On the MIA Vulnerability Gap Between Private GANs and Diffusion Models
Ilana Sebag 1,2, Jean-Yves Franceschi 1, Alain Rakotomamonjy 1, Alexandre Allauzen 2,3, Jamal Atif 2
Published on arXiv
2509.03341
Membership Inference Attack
OWASP ML Top 10 — ML04
Key Finding
DP-GANs consistently exhibit significantly lower MIA vulnerability than DP-diffusion models under the same privacy budget ε, revealing a fundamental architecture-driven privacy robustness gap
Generative Adversarial Networks (GANs) and diffusion models have emerged as leading approaches for high-quality image synthesis. While both can be trained under differential privacy (DP) to protect sensitive data, their sensitivity to membership inference attacks (MIAs), a key threat to data confidentiality, remains poorly understood. In this work, we present the first unified theoretical and empirical analysis of the privacy risks faced by differentially private generative models. We begin by showing, through a stability-based analysis, that GANs exhibit fundamentally lower sensitivity to data perturbations than diffusion models, suggesting a structural advantage in resisting MIAs. We then validate this insight with a comprehensive empirical study using a standardized MIA pipeline to evaluate privacy leakage across datasets and privacy budgets.
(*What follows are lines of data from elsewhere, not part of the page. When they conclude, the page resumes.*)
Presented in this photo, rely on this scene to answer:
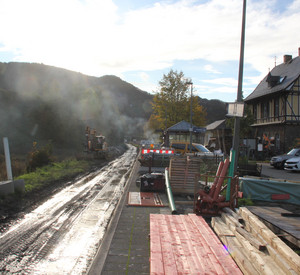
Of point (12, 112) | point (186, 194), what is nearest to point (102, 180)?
point (186, 194)

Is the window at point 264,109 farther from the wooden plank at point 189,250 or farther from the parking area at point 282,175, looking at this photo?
the wooden plank at point 189,250

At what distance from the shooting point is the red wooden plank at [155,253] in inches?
172

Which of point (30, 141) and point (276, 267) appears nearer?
point (276, 267)

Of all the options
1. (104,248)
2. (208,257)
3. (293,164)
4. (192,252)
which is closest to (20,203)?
(104,248)

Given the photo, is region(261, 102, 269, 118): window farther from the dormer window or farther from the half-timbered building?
the dormer window

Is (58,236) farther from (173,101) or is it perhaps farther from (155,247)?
(173,101)

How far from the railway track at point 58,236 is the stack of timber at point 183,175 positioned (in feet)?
8.42

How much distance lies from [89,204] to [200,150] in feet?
50.5

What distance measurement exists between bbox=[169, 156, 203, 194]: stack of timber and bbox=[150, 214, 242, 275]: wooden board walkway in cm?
579

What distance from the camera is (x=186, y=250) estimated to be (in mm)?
5203

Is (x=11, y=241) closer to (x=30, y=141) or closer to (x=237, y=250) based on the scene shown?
(x=237, y=250)

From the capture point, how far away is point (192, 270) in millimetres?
→ 4406

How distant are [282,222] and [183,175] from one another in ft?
20.2

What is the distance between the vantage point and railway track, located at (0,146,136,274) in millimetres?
5688
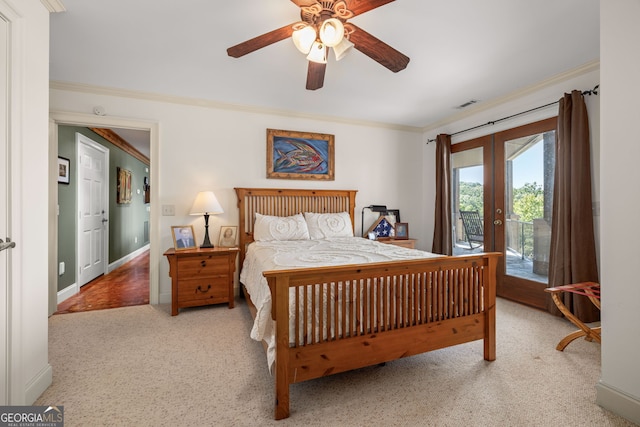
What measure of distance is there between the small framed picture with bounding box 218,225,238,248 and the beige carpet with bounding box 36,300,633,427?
3.95 ft

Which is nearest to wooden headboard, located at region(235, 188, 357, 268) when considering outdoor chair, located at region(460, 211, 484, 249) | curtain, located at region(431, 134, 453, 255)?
curtain, located at region(431, 134, 453, 255)

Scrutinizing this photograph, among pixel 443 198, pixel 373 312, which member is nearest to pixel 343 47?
pixel 373 312

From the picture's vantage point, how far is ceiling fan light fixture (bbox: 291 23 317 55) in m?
1.77

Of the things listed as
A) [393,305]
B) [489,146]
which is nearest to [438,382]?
[393,305]

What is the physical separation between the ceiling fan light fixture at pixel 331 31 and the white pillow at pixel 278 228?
84.2 inches

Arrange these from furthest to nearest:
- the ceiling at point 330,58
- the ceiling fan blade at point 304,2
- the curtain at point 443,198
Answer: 1. the curtain at point 443,198
2. the ceiling at point 330,58
3. the ceiling fan blade at point 304,2

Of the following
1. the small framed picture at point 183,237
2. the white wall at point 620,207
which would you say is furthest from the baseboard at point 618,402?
the small framed picture at point 183,237

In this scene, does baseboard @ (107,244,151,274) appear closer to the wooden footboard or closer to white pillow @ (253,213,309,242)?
white pillow @ (253,213,309,242)

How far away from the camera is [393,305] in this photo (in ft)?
5.96

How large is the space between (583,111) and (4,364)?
4.54 meters

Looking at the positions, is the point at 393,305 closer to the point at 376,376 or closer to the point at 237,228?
the point at 376,376

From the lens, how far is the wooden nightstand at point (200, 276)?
2.99 metres

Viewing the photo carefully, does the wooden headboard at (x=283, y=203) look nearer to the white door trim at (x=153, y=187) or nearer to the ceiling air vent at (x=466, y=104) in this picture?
the white door trim at (x=153, y=187)

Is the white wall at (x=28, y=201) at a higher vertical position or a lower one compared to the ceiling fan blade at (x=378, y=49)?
lower
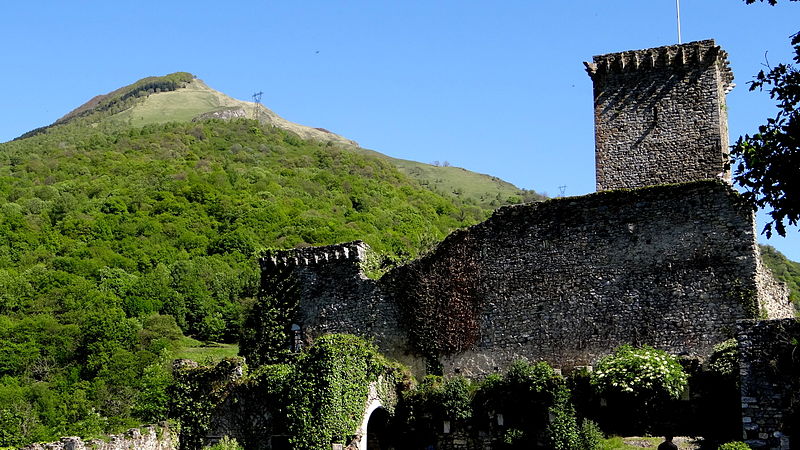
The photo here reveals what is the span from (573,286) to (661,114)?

Our results consistently reveal a marked privacy robustness gap in favor of GANs, even in strong DP regimes, highlighting that model type alone can critically shape privacy leakage.
Key Contributions
- Stability-based theoretical analysis proving DP-GANs have lower sensitivity to data perturbations than DP-diffusion models, formally bounding adversarial MIA advantage
- First systematic empirical comparison of MIA leakage across DP-GANs and DP-diffusion models under identical privacy budgets using a standardized shadow-model pipeline
- Demonstrates that the DP budget ε alone does not characterize membership leakage risk — model architecture is a critical and previously overlooked factor
🛡️ Threat Analysis
The paper's entire focus is membership inference attacks against generative models — it proves theoretical bounds on adversarial MIA advantage and empirically measures leakage using a shadow-model framework, comparing DP-GANs vs DP-diffusion models.